--- START Data for this exercise ---

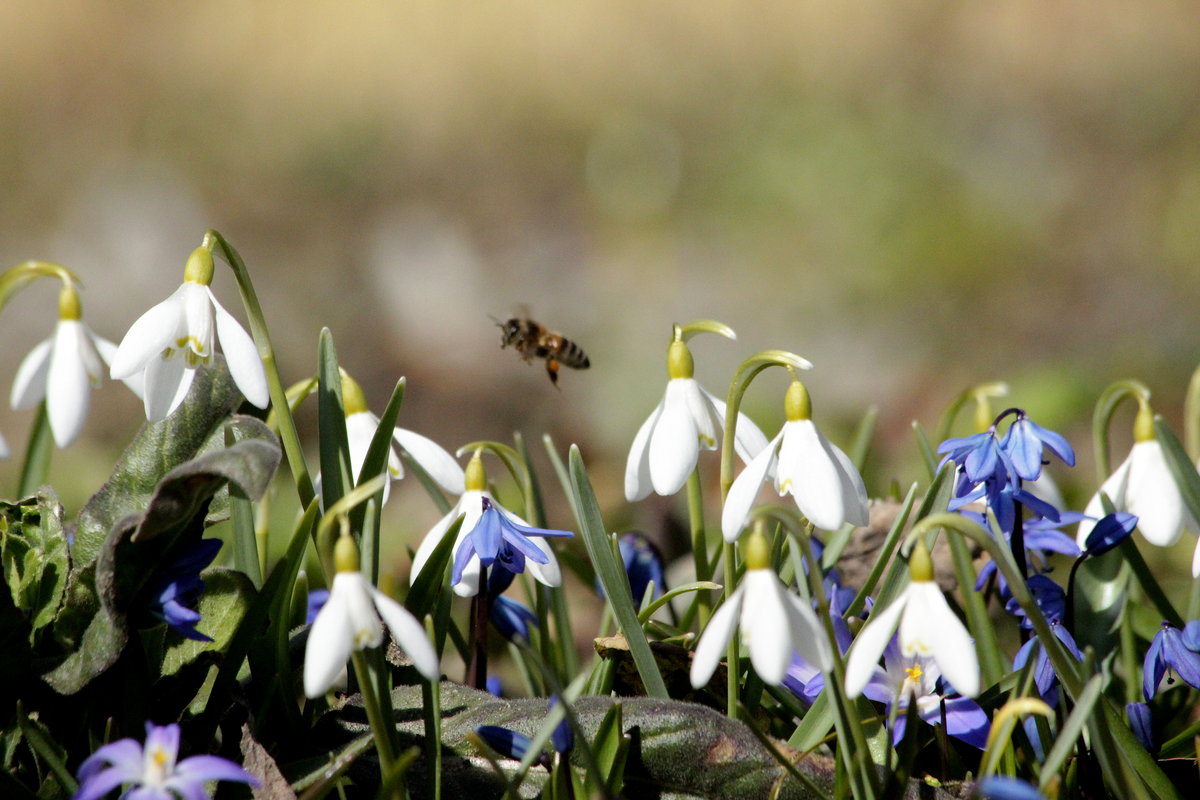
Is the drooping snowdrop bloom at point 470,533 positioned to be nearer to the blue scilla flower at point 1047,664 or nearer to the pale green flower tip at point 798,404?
the pale green flower tip at point 798,404

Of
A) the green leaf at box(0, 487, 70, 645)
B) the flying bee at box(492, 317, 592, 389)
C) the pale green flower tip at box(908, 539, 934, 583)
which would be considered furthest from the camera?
the flying bee at box(492, 317, 592, 389)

--- END Data for this exercise ---

> **Objective**
Write out every line of the rows above as a JSON list of strings, one string per line, skipping blank lines and leaving out the pictures.

> **Right answer**
[
  "Is the drooping snowdrop bloom at point 470,533 positioned to be nearer to the blue scilla flower at point 1047,664 or nearer to the pale green flower tip at point 798,404?",
  "the pale green flower tip at point 798,404",
  "Of",
  "A) the green leaf at box(0, 487, 70, 645)",
  "B) the flying bee at box(492, 317, 592, 389)",
  "C) the pale green flower tip at box(908, 539, 934, 583)",
  "which would be considered furthest from the camera?",
  "the flying bee at box(492, 317, 592, 389)"
]